— SÉRIE D'EXERCICES —
A: Dans le récit, pourquoi la famille décide-t-elle de loger dans la même auberge que l'autre famille française montée dans le bus pendant la nuit ? Répondez en une à trois phrases.
B: Extrayez du récit le passage qui commence aux mots « 18. Argentine du » et s'arrête après les mots « C’est top ! ».

— RÉCIT PROPOSÉ —
- - - - -

18. Argentine du nord – Quebrada Humahuaca
Mercredi 10 avril. Terminal du bus de Santiago. Démonter en partie les vélos, les protéger au maximum et partir négocier pour qu’ils partent avec nous. C’est pas gagné. Le préposé aux bagages ne veut pas en entendre parler, le chauffeur essaye de nous rassurer en souriant. A 5 minutes du départ, nous avons enfin le feu vert. Flo saute dans la soute et harnache nos montures. Puis c’est parti pour une nuit de bus avec passage de frontière à minuit.
Mendoza. Nous ne ferons pas la tournée des caves, ni même un petit tour sur la place centrale. Notre deuxième bus pour Salta part à midi. Lucas et Marion, que nous avions quitté à El Chalten, passent nous voir avant de sortir de la ville. Nous avons réussi à les rattraper ! En faisant plus de 2000 kilomètres en bus… Ils nous ont préparé des crêpes. C’est top !
Par contre c’est moins bien quand le chauffeur du bus pour Salta ne veut pas de nos vélos dans les soutes. Rien à faire, même si elles sont vides, même si il est bien noté sur le site internet de la compagnie que leurs bus peuvent prendre les vélos, il ne veut rien savoir et nous envoie vers le service de colis. Je monte dans le bus avec les enfants et tous les bagages et laisse Flo avec les quatre vélos en espérant qu’il n’y ait pas d’autres soucis…
Mendoza-Salta. Lignes droites. Maisons en terre, fours en terre, villages déglingues, pampa sèche aux pieds de la cordillère. Les poteaux électriques sont au sol. Soudain Célestin s’interroge “Mais il y a de l’eau ici ? » Des panneaux « Attention, vérifiez le niveau de l’eau avant de traverser ». Traverser quoi, le désert ?
Un monument : carcasses de voitures brûlées, alignements de pneus vers des cabanes également brûlées. Une piste cyclable longe la route sur une cinquantaine de kilomètres. Démarrée au milieu de nul part, elle s’arrête au milieu de nul part. Nous passons plusieurs « péages de sécurité agricole », Célestin : » On a l’impression de passer pleins de frontières ! » Régulièrement nous apercevons des gauchos à cheval, loin de tout. Dans la nuit, une autre famille française monte dans le bus : Armelle, Fabrice, Zoé et Aglaé qui ont 9 ans. On ira se poser dans la même auberge qu’eux. Parce que c’est plus facile quand on ne sait pas où aller, et surtout pour que les enfants jouent et que les parents aient des copains pour discuter ! Flo a pu envoyer les vélos par camion et prendre le bus du soir, il arrive quelques heures après nous. Les vélos, eux, arriveront dans 3, 4 ou 5 jours…
En attendant, on se balade en ville et on visite des musées en familles. Puis on reprend contact avec Myriam, chez qui nous avions passé quelques jours il y a 12 ans. Dans le salon, une photo de nous avec ses quatre filles. La plus jeune avait 3 ans, aujourd’hui elle en a quinze ! C’est chouette de passer du temps avec Myriam et ses deux dernières filles encore à la maison (pas seulement pour les BD que les enfants dévorent). On apprend, réapprend beaucoup de choses sur la région. On commence à entendre parler des changements opérés depuis l’élection de Milei… Les budgets aux écoles divisés par deux, les programmes de soutien aux petits paysans arrêtés du jour au lendemain, les salariés mis à la porte sans préavis, etc. Les années à venir s’annoncent difficiles…
Les vélos sont arrivés. Bonne nouvelle, ils sont entiers ! Porte-bagage un peu enfoncé, cadre un peu râpé, mais ça va.

- - - - -

— DONNÉES SOURCES —
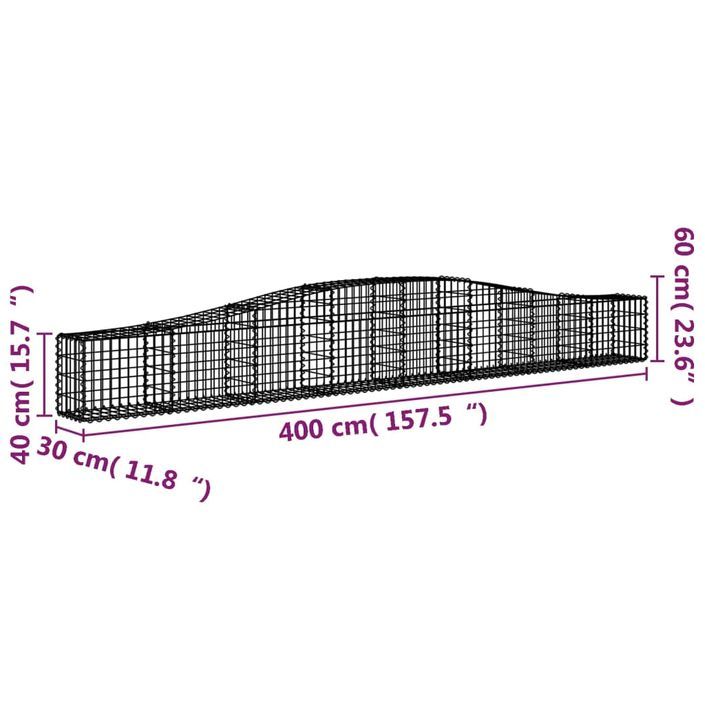 Panier de gabions arqué 400x30x40/60 cm Fer galvanisé - Photo n°5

- - - - -

— RÉPONSES PAR EXERCICE —
A: La famille choisit la même auberge parce que c'est plus facile quand on ne sait pas où aller. Surtout, les enfants peuvent ainsi jouer ensemble et les parents ont des copains pour discuter.

B:
18. Argentine du nord – Quebrada Humahuaca
Mercredi 10 avril. Terminal du bus de Santiago. Démonter en partie les vélos, les protéger au maximum et partir négocier pour qu’ils partent avec nous. C’est pas gagné. Le préposé aux bagages ne veut pas en entendre parler, le chauffeur essaye de nous rassurer en souriant. A 5 minutes du départ, nous avons enfin le feu vert. Flo saute dans la soute et harnache nos montures. Puis c’est parti pour une nuit de bus avec passage de frontière à minuit.
Mendoza. Nous ne ferons pas la tournée des caves, ni même un petit tour sur la place centrale. Notre deuxième bus pour Salta part à midi. Lucas et Marion, que nous avions quitté à El Chalten, passent nous voir avant de sortir de la ville. Nous avons réussi à les rattraper ! En faisant plus de 2000 kilomètres en bus… Ils nous ont préparé des crêpes. C’est top !